= DATA LINES =
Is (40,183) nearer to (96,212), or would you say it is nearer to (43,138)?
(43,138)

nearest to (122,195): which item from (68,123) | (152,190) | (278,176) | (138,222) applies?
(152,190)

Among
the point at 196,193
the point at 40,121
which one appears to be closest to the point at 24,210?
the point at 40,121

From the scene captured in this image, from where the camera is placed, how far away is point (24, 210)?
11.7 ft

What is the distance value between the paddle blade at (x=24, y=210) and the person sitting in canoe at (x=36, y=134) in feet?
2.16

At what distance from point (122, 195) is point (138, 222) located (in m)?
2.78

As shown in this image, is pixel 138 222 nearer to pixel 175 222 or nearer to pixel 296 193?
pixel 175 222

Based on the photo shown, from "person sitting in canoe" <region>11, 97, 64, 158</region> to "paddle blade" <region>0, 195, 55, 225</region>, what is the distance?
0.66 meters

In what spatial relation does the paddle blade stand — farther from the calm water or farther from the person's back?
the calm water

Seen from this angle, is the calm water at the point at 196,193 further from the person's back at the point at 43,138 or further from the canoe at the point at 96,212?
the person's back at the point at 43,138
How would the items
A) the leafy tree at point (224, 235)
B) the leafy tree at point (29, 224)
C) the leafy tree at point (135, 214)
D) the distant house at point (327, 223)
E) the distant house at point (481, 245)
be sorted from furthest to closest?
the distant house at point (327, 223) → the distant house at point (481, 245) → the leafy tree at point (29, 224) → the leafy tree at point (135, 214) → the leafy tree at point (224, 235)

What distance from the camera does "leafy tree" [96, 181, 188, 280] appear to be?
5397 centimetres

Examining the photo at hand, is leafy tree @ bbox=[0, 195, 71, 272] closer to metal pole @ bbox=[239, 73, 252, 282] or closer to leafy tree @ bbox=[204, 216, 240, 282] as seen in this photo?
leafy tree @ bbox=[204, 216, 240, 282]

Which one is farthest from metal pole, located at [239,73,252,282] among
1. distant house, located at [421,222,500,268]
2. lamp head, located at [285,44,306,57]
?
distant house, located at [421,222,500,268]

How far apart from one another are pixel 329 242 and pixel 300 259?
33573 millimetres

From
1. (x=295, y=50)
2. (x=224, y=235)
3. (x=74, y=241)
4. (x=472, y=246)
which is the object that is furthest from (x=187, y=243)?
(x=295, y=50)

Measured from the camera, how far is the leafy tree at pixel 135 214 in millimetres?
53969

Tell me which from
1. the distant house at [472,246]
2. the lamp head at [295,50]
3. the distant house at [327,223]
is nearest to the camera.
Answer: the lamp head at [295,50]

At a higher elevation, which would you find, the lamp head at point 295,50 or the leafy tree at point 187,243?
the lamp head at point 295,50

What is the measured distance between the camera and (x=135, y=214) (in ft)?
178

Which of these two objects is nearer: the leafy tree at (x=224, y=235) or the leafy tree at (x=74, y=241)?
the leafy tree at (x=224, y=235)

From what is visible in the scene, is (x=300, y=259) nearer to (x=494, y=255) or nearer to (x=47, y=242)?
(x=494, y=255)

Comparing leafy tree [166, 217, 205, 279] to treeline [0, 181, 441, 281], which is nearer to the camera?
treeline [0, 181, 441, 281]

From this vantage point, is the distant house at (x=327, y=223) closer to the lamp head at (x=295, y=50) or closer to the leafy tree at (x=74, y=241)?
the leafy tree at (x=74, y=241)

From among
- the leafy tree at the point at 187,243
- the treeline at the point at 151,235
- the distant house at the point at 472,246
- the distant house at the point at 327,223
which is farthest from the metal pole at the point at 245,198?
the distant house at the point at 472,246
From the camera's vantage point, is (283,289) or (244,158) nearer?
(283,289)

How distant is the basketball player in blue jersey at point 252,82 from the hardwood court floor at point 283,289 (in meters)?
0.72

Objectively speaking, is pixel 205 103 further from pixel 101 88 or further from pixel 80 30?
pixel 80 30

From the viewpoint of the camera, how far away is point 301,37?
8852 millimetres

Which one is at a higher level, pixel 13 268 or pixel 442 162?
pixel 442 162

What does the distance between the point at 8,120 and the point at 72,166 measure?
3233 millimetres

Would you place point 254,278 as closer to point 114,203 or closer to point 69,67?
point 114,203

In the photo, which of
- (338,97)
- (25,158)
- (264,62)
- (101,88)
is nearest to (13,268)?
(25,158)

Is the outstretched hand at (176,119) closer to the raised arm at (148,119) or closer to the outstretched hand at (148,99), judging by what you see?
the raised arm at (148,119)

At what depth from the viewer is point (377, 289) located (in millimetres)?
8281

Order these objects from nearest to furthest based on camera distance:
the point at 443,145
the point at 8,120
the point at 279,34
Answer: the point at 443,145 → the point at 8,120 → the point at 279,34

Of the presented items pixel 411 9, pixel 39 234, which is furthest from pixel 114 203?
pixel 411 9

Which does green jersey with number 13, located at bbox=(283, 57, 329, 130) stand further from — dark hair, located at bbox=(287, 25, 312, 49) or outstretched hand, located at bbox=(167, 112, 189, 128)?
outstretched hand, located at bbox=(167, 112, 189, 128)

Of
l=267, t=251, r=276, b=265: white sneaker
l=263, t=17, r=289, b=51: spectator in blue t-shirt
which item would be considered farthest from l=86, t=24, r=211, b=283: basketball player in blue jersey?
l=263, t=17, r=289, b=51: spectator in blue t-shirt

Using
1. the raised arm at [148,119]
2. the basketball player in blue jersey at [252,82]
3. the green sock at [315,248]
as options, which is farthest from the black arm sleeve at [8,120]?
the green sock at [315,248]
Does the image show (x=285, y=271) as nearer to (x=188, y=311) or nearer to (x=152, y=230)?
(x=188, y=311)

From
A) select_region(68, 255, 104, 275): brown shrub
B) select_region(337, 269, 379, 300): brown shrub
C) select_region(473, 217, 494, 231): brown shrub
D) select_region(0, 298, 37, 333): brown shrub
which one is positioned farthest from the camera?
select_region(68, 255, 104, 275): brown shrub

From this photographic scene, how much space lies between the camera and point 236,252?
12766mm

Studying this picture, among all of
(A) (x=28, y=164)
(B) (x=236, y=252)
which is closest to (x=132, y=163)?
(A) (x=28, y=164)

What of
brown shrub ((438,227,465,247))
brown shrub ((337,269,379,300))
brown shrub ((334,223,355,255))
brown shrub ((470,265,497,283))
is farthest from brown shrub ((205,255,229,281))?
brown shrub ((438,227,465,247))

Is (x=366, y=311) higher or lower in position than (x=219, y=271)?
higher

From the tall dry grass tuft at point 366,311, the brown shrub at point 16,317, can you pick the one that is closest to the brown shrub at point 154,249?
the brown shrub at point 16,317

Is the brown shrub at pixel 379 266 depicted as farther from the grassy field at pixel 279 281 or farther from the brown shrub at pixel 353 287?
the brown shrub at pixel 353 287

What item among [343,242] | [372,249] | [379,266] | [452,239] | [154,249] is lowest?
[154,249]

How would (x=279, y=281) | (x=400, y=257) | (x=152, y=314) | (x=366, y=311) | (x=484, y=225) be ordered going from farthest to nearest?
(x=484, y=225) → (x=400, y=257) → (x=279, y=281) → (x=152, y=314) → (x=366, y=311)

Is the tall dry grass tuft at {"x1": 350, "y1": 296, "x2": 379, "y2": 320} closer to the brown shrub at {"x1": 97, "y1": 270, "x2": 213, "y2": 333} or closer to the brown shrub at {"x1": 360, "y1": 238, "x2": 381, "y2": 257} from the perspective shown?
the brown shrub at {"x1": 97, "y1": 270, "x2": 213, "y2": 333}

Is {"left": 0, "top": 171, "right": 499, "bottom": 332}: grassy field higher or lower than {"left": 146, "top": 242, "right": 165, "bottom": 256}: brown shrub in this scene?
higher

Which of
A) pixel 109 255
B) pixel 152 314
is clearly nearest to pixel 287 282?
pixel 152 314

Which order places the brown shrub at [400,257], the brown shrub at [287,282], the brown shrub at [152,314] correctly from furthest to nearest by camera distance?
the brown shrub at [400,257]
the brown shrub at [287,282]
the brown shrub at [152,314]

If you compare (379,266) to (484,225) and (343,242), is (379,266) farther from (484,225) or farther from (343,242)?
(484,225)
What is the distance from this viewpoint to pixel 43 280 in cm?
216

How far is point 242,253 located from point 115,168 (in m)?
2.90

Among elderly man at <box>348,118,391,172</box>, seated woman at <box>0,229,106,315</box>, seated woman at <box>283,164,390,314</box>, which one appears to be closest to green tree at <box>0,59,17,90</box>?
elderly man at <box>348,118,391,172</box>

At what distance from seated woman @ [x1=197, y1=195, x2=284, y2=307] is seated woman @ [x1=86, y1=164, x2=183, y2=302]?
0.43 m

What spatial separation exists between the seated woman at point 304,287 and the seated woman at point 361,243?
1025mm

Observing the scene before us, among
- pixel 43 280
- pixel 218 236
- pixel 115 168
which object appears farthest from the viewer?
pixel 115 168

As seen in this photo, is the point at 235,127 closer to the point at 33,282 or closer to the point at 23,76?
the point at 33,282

= WHAT YOU ARE ASKED TO DO =
Can you give again the stretch from the line containing "What is the distance from" through the end of the entries, swapping "seated woman" for "seated person" and leaving everything else unchanged?

= REPLY =
What is the distance from this viewpoint to pixel 43 280 in cm?
216

How far is point 242,253 located from point 115,168 (in m)?
2.90

Among elderly man at <box>348,118,391,172</box>, seated person at <box>0,229,106,315</box>, seated person at <box>283,164,390,314</box>, which one appears to be closest to green tree at <box>0,59,17,90</box>?
elderly man at <box>348,118,391,172</box>

At what distance from seated person @ [x1=197, y1=195, x2=284, y2=307] is seated person @ [x1=86, y1=164, x2=183, y2=302]?
0.43 m

What spatial separation exists between the seated person at point 304,287 and the seated person at point 361,243?
1025mm

Observing the scene before us, among
- pixel 43 280
- pixel 218 236
- pixel 115 168
which object appears farthest from the viewer?
pixel 115 168

As seen in this photo, is the point at 235,127 closer to the point at 33,282 or closer to the point at 23,76?
the point at 33,282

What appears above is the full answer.